### SOURCE DOCUMENT
Average CO2 output of current private vehicle fleet: ~250g/km

Therefore, over one third of total CO2 output per person is personal vehicle use. Considering only CO2 output due to personal choices driving has to be well over half.

Most people don't - or refuse - to consider the obvious choice to take personal responsibility. Drive less.

bfrog 3 hours ago | parent | next [-]

I guess returning to the office isn't so great. Pointy hair bosses rage everywhere.

But beyond driving less, surely eating further down the foodchain helps as well. Plants and shellfish are efficient. Cows are not. Eat fewer burgers and a few more lentils and mussels. Unless you are RFK Jr then of course please eat lots and lots of fatty cow, tallow, butter. Go full on Atkins please and follow right behind him.

Mawr 16 minutes ago | parent | prev | next [-]

Driving isn't realistically a personal choice. Roadways designed for cars extend from every single point in the country to every other. The support for alternative methods of transportation varies greatly by area, but is generally poor.

Riding a bike or taking the bus is objectively the worse option for most people. That's not personal choice, that's policy.

Reversing course for a car-culture country like the US would take 50+ years. If it's even possible, which I personally don't think it is — the US is too far gone.

fullstackchris 2 hours ago | parent | prev | next [-]

love how a completely valid point gets downvoted becuase the average person refuses to believe they are part of the problem "no! its those big corporations and airline industry! my daily commute has no input at all!"

### SOURCE EXCERPT

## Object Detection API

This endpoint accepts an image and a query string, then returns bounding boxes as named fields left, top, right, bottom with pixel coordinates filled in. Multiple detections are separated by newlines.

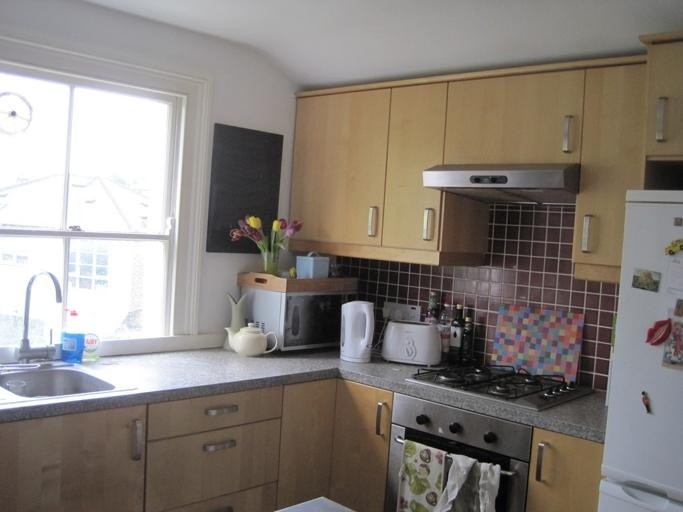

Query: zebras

### TASK STATEMENT
Answer these questions from the thread about driving and CO2:
1. What average CO2 output does it give for the current private vehicle fleet?
2. Which two foods does bfrog call efficient?
3. How long does Mawr say reversing course would take for a car-culture country like the US?

### SOLUTION TO THE EXERCISE
1. About 250g/km.
2. Plants and shellfish.
3. More than 50 years.